* [Source extract]:
____________________
Born in Calgary, Alberta, McCarthy attended the Ontario College of Art from 1926–1930 where she was awarded various scholarships and prizes. She became a teacher shortly thereafter and taught most frequently at Central Technical School in downtown Toronto from 1932 until she retired in 1972. She spent most of her life living and working in Scarborough, Ontario though she travelled abroad extensively and painted the landscapes of various countries including: Costa Rica, Spain, Italy, Japan, India, England and Ireland. McCarthy was probably best-known for her Canadian landscapes and her depictions of Arctic icebergs.

McCarthy's work has been exhibited and collected extensively in Canada and abroad, in both public and private art galleries including: The National Gallery of Canada, Art Gallery of Ontario, and The Doris McCarthy Art Gallery. McCarthy also penned three autobiographies chronicling the various stages of her life: A Fool in Paradise (Toronto: MacFarlane, Walter & Ross, 1990), The Good Wine (Toronto: MacFarlane, Walter & Ross, 1991), and Ninety Years Wise (Toronto: Second Story Press, 2004). She was also the recipient of the Order of Ontario, the Order of Canada; honorary degrees from the University of Calgary, the University of Toronto, Trent University, the University of Alberta, and Nipissing University; and an honorary fellowship from the Ontario College of Art and Design. She died on November 25, 2010.
____________________
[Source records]
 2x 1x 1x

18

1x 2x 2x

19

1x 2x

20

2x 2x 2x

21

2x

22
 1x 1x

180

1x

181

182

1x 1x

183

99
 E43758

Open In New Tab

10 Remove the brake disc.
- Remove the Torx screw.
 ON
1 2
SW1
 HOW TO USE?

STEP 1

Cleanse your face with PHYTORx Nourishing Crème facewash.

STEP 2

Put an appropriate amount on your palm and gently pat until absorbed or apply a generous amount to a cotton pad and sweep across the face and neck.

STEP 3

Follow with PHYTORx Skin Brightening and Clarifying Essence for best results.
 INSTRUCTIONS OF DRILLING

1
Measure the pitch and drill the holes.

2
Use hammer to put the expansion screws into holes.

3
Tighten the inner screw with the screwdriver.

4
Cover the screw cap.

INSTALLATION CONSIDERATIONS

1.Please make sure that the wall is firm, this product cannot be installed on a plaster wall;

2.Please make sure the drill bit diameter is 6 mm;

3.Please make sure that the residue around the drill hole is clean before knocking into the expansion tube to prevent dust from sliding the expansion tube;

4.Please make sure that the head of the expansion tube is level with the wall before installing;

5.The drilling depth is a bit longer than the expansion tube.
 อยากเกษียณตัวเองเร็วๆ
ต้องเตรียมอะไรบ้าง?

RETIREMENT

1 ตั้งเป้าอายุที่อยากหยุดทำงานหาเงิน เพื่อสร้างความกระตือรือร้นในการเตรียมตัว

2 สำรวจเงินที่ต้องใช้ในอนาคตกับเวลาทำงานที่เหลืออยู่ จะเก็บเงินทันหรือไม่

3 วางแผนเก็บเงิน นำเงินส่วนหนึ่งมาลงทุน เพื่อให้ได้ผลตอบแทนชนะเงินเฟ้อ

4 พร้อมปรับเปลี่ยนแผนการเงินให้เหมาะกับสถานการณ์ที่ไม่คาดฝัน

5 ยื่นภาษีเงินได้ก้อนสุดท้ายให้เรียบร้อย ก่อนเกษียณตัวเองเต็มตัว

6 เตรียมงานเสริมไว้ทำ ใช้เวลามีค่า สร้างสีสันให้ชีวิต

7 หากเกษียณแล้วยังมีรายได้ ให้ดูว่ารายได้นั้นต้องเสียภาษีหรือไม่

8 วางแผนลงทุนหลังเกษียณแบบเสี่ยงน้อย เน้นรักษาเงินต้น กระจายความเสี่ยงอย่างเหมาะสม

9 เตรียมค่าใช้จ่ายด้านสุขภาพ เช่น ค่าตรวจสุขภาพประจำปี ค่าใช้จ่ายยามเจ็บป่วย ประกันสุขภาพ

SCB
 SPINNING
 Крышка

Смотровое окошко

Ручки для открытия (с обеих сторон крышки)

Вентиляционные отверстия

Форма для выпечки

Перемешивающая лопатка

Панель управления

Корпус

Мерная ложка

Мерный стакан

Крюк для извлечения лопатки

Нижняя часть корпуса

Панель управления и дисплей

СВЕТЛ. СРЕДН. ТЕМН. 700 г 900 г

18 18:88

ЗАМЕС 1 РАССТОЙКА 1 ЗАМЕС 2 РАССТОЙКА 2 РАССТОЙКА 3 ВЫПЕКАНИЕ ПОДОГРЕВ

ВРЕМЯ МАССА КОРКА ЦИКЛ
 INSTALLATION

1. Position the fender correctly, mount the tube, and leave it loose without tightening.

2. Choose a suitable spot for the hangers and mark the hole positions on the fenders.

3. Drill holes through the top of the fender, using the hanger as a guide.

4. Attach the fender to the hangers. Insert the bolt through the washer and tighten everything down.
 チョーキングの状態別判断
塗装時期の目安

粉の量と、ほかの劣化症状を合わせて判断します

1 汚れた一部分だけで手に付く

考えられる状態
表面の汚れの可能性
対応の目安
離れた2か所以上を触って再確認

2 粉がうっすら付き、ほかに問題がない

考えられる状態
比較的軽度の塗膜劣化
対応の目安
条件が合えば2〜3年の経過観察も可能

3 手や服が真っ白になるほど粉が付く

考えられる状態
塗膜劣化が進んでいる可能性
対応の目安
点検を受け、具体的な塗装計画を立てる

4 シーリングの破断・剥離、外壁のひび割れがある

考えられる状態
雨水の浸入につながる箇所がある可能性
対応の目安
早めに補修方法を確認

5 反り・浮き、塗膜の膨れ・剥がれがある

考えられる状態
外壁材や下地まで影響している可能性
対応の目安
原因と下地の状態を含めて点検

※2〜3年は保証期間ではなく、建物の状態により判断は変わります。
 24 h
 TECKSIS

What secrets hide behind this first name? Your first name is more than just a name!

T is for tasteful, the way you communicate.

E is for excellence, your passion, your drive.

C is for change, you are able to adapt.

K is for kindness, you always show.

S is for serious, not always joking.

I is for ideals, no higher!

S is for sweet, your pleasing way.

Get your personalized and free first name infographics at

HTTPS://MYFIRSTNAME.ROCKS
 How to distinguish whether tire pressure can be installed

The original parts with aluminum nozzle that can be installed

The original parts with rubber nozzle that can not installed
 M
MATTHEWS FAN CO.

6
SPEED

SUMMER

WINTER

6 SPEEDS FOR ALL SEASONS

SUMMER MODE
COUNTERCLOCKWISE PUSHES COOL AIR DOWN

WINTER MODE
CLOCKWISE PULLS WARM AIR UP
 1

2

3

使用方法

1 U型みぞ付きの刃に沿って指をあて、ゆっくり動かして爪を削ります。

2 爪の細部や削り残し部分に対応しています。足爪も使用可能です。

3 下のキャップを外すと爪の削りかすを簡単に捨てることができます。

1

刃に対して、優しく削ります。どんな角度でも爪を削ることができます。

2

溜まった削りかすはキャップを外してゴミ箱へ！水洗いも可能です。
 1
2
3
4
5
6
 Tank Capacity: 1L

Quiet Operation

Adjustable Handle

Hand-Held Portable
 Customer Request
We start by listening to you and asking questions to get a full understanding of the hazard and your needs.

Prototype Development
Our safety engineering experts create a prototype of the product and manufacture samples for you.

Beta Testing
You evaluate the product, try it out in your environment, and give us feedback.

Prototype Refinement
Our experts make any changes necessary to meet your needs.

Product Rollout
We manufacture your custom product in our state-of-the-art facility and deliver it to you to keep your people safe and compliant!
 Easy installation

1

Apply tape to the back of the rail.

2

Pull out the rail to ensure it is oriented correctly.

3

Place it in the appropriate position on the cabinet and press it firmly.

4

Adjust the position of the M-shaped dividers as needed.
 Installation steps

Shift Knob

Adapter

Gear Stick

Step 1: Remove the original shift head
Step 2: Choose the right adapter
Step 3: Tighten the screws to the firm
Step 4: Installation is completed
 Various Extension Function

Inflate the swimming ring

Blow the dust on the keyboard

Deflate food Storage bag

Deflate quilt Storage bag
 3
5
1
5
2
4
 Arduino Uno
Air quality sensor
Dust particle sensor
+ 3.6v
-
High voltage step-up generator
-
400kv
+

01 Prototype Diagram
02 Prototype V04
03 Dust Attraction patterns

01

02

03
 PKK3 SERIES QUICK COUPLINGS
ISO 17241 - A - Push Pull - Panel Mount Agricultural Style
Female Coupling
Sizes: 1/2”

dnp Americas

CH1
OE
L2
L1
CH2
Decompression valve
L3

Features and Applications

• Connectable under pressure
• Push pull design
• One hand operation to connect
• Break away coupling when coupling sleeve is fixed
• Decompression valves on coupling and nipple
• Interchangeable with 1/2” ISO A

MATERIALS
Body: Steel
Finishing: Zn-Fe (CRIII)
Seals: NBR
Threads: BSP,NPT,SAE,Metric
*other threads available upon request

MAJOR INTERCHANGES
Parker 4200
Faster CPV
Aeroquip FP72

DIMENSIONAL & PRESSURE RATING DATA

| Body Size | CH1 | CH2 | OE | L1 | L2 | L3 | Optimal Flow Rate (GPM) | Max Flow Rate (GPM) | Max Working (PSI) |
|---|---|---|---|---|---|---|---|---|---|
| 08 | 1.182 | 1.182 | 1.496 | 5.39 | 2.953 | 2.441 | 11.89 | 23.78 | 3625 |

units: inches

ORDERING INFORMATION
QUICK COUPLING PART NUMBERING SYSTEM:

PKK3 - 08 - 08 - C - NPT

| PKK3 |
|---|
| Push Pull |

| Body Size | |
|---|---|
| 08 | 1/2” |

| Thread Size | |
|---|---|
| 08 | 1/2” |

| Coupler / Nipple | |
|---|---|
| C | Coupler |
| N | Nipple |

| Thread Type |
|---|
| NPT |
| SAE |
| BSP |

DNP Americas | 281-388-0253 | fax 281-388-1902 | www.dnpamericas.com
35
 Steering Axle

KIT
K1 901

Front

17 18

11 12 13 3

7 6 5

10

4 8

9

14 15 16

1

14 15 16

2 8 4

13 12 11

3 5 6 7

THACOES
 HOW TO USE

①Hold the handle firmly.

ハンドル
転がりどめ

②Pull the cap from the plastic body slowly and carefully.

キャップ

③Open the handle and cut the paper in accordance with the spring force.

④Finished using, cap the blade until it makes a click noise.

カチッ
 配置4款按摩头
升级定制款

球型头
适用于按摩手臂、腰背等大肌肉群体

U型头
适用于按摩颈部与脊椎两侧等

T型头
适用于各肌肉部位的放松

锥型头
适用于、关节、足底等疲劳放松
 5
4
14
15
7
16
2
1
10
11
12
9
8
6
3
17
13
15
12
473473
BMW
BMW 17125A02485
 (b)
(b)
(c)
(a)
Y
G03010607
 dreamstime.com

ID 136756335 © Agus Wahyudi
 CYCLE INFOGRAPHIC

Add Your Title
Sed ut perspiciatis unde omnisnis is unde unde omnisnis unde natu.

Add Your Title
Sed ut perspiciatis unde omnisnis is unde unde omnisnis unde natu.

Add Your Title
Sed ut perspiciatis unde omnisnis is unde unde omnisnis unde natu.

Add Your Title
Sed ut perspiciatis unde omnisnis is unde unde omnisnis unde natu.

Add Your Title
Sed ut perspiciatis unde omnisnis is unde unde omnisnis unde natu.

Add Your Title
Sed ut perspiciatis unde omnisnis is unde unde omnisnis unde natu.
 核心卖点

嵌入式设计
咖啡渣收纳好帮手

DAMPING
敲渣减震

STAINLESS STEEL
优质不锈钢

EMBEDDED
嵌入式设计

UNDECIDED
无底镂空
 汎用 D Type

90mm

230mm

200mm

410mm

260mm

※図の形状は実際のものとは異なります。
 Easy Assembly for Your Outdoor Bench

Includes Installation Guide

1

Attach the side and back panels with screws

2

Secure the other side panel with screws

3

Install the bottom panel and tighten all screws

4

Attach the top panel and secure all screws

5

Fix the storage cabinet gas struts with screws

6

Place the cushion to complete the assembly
____________________
* [Requirement A]:
Answer these from the McCarthy text:
(i) In what city and province was McCarthy born?
(ii) At which school did she teach most frequently?
(iii) Which press published Ninety Years Wise?
* [Requirement B]: Please reproduce, word for word, the part of the McCarthy text that opens with the words containing "McCarthy's work has" and closes with "November 25, 2010.".
Rely only on the McCarthy text for your answers.

* [Written reply A]:
(i) Calgary, Alberta
(ii) Central Technical School in downtown Toronto
(iii) Second Story Press

* [Written reply B]:
McCarthy's work has been exhibited and collected extensively in Canada and abroad, in both public and private art galleries including: The National Gallery of Canada, Art Gallery of Ontario, and The Doris McCarthy Art Gallery. McCarthy also penned three autobiographies chronicling the various stages of her life: A Fool in Paradise (Toronto: MacFarlane, Walter & Ross, 1990), The Good Wine (Toronto: MacFarlane, Walter & Ross, 1991), and Ninety Years Wise (Toronto: Second Story Press, 2004). She was also the recipient of the Order of Ontario, the Order of Canada; honorary degrees from the University of Calgary, the University of Toronto, Trent University, the University of Alberta, and Nipissing University; and an honorary fellowship from the Ontario College of Art and Design. She died on November 25, 2010.